Ahí estaba colgado en una pared el espejo bordeado de clavos y lana. Debo mencionar,
aunque sea un detalle superfluo en este relato, que mi madre, una vez que intentaba
vanamente ayudarme a poner cierto orden en el desatartalado sitio, me hizo un insólito
comentario: “ah, ese espejo te sirve para ampliar el ambiente”. Cuando ella dice cosas
así me queda la duda sobre si es realmente lo que piensa, lo dice como para sacar algo
positivo del desastre, o es lo primero que le sale para camuflar sus verdaderos
pensamientos. Lo cierto es que el espejo duplicaba el desorden que tenía enfrente.

Ese era el escenario donde ocurrió lo que ahora paso a contar. Varias veces, cuando iba
al patio a buscar unas hojas de rúcula o tirar los desechos orgánicos en la compostera,
veía que salía volando del cachivachero un pitogüé (benteveo, bichofeo, pitangus
sulphuratus, como prefieran llamarlo). Un día sentí que mi perra estaba ladrando mucho y
fui a ver qué pasaba. El pájaro se había enredado una pata en una lana suelta del espejo.

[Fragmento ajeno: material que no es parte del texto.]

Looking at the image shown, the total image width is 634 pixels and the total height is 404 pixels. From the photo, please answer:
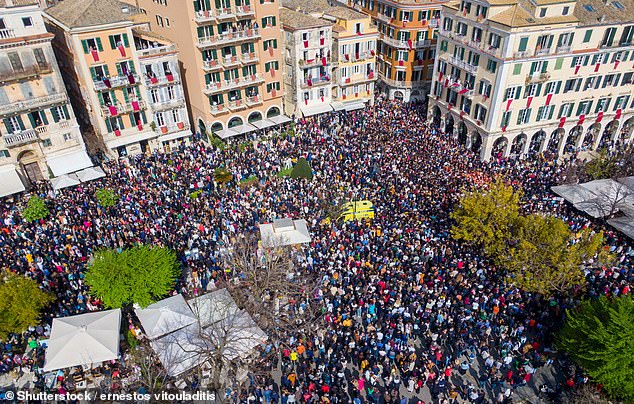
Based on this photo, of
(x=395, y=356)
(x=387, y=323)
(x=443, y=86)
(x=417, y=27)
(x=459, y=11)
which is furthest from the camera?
(x=417, y=27)

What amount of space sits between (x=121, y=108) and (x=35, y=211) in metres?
13.5

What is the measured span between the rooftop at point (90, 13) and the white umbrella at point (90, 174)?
12.7m

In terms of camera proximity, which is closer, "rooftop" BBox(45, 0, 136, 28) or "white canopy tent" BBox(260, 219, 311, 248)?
"white canopy tent" BBox(260, 219, 311, 248)

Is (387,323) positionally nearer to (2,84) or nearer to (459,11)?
(459,11)

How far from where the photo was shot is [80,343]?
24484mm

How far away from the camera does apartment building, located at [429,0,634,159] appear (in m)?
40.7

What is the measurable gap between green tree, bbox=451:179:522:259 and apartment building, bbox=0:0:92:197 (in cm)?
3415

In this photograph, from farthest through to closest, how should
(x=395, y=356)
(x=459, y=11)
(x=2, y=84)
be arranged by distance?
(x=459, y=11)
(x=2, y=84)
(x=395, y=356)

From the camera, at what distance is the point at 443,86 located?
5000 centimetres

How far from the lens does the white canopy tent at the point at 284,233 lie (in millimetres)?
32844

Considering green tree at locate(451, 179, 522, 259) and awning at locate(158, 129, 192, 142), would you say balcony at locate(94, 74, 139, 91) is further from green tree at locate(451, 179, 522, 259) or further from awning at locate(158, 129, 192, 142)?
green tree at locate(451, 179, 522, 259)

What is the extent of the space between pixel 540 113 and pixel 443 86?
34.3ft

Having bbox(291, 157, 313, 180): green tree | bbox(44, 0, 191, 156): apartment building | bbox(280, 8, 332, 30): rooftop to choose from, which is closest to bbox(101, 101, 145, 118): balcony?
bbox(44, 0, 191, 156): apartment building

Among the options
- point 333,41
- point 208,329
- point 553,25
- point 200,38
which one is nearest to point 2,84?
point 200,38
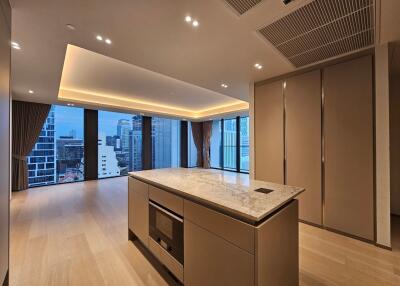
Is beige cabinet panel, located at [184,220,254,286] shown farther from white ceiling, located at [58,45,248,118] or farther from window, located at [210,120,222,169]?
window, located at [210,120,222,169]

Supuse que venía siempre a mirar su reflejo, seguramente creyendo que ahí había otro
pájaro, o quién sabe por qué. Parece que estos pájaros tienen la costumbre de chocarse
contra los cristales. Lo tomé para que dejara de forcejear y no se rompiera la pata, corté
la lana y lo liberé.

Después de un tiempo fui al fondo a buscar algo, olvidé lo que buscaba y me quedé
parada y meditabunda como cuando abro la heladera para pensar. Entonces me fijé en el
espejo. Ahí estaba el pitogüé, sobre una caja de cartón. Rápidamente me di vuelta para
confirmar su presencia, pero hete aquí que no estaba sobre la caja. Nuevamente torné
hacia el espejo, y allí sí estaba, sólo que esta vez alzó vuelo y chocó contra el cristal
desde la parte interior. El impacto hizo que el espejo cayera al piso y se partiera en cinco
pedazos. De ahí salieron cinco pájaros volando.